RENDEZ-VOUS LE 14 JUILLET
À Strasbourg, le taux de renouvellement est très fort. Sur les 92 membres de cette commission, 52 ne sont plus eurodéputés, et les 40 restants seront peut-être tentés par d’autres responsabilités. L’arbitrage entre groupes est en cours pour composer les différentes commissions. Le nouveau parlement se réunira à Strasbourg le 14 juillet puis la réunion constitutive aura lieu le 20 juillet. Parmi les pressentis français pour la commission agriculture figurent José Bové (Europe écologie) ainsi que François Alfonsi (élu Vert en Corse).

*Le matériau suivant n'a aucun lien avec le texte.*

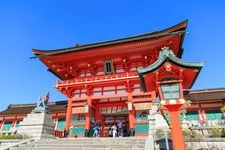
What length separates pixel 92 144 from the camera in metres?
10.9

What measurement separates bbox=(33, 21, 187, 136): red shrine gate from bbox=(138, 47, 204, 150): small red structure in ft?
29.3

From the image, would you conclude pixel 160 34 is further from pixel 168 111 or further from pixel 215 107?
pixel 168 111

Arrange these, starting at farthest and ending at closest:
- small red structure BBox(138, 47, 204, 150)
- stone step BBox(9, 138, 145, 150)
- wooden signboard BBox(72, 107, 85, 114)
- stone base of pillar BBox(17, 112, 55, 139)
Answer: wooden signboard BBox(72, 107, 85, 114)
stone base of pillar BBox(17, 112, 55, 139)
stone step BBox(9, 138, 145, 150)
small red structure BBox(138, 47, 204, 150)

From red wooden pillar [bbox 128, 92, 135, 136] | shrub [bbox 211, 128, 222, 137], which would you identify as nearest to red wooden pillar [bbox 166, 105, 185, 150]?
shrub [bbox 211, 128, 222, 137]

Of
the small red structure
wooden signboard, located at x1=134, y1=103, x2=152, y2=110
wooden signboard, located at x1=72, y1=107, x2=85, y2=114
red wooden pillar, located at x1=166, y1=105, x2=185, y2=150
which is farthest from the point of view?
wooden signboard, located at x1=72, y1=107, x2=85, y2=114

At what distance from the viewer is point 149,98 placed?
53.8 ft

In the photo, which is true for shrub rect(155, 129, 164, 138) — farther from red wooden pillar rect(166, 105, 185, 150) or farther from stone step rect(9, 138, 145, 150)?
red wooden pillar rect(166, 105, 185, 150)

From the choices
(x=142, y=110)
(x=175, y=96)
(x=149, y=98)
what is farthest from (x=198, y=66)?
(x=142, y=110)

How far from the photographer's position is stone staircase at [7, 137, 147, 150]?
9930 mm

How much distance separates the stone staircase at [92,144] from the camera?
9930 millimetres

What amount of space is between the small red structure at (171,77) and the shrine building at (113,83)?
28.7ft

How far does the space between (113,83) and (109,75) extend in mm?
914

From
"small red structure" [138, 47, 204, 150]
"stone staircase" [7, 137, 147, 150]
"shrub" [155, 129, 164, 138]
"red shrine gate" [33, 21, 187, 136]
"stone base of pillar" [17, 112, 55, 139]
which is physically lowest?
"stone staircase" [7, 137, 147, 150]

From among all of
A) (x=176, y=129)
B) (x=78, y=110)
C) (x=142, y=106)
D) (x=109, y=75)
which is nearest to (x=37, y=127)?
(x=78, y=110)
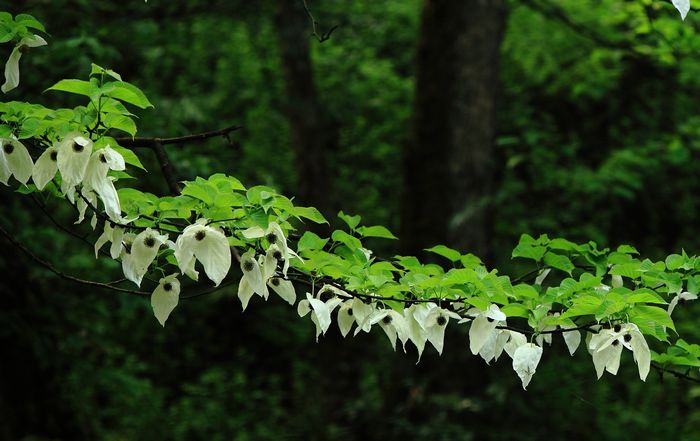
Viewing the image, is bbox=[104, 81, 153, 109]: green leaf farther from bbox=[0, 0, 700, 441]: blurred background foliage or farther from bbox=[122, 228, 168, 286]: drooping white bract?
bbox=[0, 0, 700, 441]: blurred background foliage

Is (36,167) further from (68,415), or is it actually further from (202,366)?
(202,366)

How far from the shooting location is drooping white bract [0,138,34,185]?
6.01 feet

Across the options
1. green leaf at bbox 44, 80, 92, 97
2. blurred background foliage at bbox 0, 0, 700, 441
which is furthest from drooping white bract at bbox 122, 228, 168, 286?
blurred background foliage at bbox 0, 0, 700, 441

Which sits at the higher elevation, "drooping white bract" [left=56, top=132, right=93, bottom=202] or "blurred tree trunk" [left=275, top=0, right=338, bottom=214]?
"drooping white bract" [left=56, top=132, right=93, bottom=202]

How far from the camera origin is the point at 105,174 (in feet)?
5.84

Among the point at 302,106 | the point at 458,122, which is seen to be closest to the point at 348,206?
the point at 302,106

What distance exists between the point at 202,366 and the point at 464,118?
390 cm

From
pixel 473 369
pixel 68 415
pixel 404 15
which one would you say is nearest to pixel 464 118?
pixel 473 369

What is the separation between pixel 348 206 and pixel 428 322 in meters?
6.05

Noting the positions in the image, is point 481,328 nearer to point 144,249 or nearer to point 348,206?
point 144,249

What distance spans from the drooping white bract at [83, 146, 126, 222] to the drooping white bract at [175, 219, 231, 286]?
147 millimetres

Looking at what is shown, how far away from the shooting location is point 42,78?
14.2 ft

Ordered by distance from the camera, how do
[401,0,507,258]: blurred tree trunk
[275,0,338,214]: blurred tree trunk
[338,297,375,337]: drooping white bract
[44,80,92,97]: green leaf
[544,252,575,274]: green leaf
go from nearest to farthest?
1. [44,80,92,97]: green leaf
2. [338,297,375,337]: drooping white bract
3. [544,252,575,274]: green leaf
4. [401,0,507,258]: blurred tree trunk
5. [275,0,338,214]: blurred tree trunk

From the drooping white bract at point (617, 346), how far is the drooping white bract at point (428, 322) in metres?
0.30
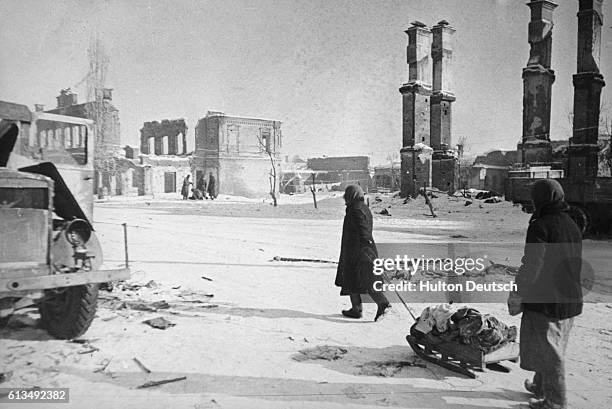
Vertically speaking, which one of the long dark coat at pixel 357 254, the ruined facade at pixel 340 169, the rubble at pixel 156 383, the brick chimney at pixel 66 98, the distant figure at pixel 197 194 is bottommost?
the rubble at pixel 156 383

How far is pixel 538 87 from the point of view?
638 cm

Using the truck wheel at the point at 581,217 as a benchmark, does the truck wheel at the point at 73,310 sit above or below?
below

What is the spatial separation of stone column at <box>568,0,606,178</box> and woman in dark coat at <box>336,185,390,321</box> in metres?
3.00

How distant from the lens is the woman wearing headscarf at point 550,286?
248 cm

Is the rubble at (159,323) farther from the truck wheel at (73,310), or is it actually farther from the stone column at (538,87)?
the stone column at (538,87)

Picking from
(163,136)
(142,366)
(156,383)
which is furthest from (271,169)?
(156,383)

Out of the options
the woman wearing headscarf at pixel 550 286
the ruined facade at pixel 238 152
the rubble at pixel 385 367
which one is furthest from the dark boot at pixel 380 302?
the ruined facade at pixel 238 152

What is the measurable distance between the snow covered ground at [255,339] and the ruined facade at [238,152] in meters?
0.42

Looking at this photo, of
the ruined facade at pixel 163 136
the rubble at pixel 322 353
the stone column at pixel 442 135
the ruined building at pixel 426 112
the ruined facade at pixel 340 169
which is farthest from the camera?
the stone column at pixel 442 135

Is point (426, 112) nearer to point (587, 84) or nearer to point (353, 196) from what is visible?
point (587, 84)

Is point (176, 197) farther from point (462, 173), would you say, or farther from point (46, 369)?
point (462, 173)

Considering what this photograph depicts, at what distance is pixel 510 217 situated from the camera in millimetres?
6484

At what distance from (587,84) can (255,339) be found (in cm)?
472

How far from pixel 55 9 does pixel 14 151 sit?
72.4 inches
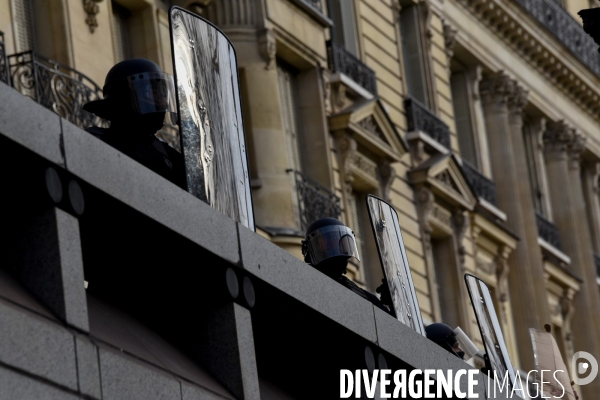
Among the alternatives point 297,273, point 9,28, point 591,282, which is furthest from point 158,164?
point 591,282

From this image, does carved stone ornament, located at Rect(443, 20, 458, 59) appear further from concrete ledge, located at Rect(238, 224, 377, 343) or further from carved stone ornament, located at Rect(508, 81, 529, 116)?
concrete ledge, located at Rect(238, 224, 377, 343)

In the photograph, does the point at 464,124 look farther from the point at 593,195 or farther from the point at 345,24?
the point at 593,195

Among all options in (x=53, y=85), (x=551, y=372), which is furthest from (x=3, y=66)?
(x=551, y=372)

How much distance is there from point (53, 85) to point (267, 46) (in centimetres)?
482

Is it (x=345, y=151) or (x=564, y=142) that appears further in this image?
(x=564, y=142)

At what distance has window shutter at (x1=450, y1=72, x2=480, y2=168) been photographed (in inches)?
1188

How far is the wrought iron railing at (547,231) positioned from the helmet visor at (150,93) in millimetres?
23115

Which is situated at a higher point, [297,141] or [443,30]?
[443,30]

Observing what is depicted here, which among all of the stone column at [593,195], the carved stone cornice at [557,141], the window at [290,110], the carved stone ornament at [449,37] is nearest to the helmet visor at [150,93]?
the window at [290,110]

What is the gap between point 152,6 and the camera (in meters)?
19.1

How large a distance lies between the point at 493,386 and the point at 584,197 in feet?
78.9

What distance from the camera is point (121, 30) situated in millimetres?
19094

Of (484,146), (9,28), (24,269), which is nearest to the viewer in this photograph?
(24,269)

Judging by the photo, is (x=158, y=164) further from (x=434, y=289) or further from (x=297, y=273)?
(x=434, y=289)
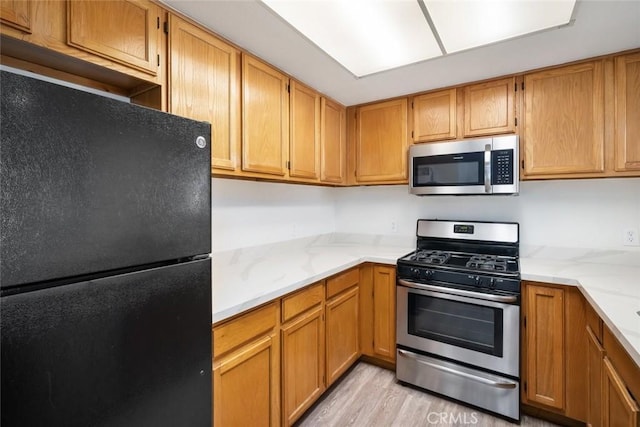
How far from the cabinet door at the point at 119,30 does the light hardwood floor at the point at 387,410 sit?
212cm

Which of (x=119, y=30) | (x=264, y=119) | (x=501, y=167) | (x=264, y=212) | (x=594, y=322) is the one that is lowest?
(x=594, y=322)

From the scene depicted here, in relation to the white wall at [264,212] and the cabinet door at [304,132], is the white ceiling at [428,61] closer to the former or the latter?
the cabinet door at [304,132]

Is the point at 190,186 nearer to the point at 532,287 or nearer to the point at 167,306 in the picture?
the point at 167,306

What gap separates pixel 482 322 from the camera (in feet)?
6.37

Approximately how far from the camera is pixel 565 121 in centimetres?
198

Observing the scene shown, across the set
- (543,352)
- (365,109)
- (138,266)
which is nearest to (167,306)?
(138,266)

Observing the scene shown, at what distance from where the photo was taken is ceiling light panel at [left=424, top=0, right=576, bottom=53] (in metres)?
1.32

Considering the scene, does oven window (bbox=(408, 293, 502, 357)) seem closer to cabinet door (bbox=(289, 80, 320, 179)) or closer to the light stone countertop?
the light stone countertop

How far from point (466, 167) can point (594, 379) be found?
1420mm

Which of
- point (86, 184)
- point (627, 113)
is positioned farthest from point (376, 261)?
point (86, 184)

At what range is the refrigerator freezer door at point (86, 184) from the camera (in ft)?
2.07

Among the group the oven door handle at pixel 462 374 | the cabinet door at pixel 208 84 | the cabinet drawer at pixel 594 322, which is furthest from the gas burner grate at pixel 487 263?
the cabinet door at pixel 208 84

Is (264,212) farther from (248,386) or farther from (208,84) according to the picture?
(248,386)

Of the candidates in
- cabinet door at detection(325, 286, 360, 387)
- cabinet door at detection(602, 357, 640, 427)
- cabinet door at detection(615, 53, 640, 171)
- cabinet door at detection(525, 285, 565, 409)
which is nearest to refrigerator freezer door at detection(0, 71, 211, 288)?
cabinet door at detection(325, 286, 360, 387)
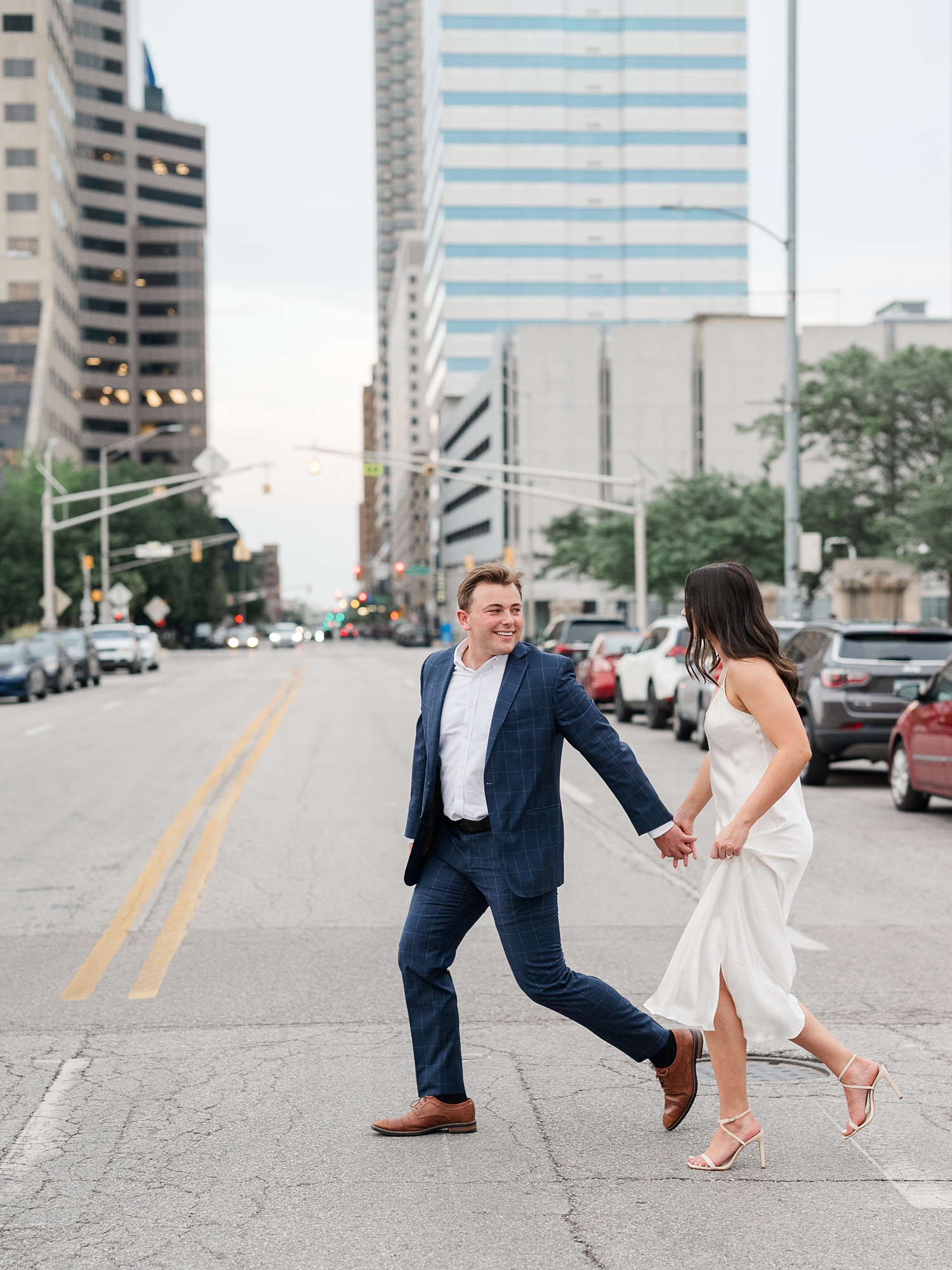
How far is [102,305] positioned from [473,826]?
15655 cm

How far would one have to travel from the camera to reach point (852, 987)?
6.79 meters

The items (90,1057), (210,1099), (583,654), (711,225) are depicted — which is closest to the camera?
(210,1099)

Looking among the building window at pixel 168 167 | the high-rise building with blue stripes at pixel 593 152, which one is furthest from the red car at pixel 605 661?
the building window at pixel 168 167

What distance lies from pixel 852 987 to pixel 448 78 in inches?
4812

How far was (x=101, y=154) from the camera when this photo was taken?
505ft

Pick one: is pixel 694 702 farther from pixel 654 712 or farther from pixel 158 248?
pixel 158 248

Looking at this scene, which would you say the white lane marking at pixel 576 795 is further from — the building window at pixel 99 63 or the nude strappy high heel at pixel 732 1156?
the building window at pixel 99 63

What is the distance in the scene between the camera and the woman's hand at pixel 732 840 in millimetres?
4309

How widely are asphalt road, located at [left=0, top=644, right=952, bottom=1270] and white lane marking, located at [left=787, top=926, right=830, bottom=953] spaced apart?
0.02m

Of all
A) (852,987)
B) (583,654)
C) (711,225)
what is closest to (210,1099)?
(852,987)

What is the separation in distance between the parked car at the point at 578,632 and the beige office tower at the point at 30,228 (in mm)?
85989

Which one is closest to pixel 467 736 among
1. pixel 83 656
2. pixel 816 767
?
pixel 816 767

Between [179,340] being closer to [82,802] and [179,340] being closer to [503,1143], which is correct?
[82,802]

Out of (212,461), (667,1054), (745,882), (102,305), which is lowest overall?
(667,1054)
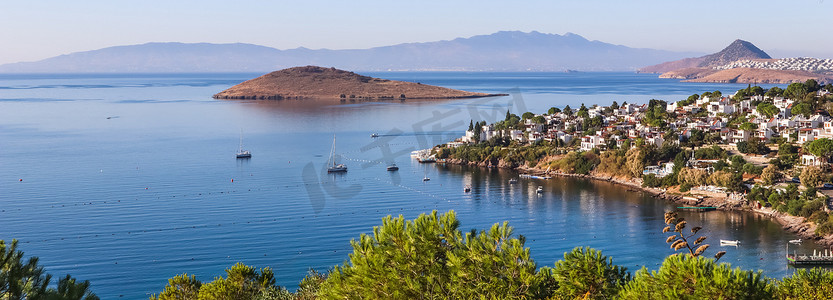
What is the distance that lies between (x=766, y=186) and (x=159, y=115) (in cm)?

Pour l’UMP, Joseph Daul et Christophe Bechu sont candidats, ainsi que Michel Dantin en tant que suppléant. Michel Barnier préfère la commission du marché intérieur. Pour Pekka Pesonen, un problème n’a pas encore été réglé. « Il est nécessaire de doter le parlement d’une capacité d’expertise qui lui fait actuellement défaut, et qui n’existe qu’à la Commission ou chez les États membres, estime-t-il. Il faut disposer d’études indépendantes, comme c’est le cas pour le Congrès aux États-Unis, car il sera alors plus facile de travailler avec le Parlement, et le débat sera moins politisé. » Dans l’attente, le Parlement recrute pour renforcer son service administratif.
(1) « Rural investment support for Europe » est un lobby à Bruxelles présidé par Franz Fischler.
« Si on ne fait rien, il restera 30 % du budget actuel de la PAC »
Jean-Christophe Bureau, professeur et chercheur en économie à AgroParisTech.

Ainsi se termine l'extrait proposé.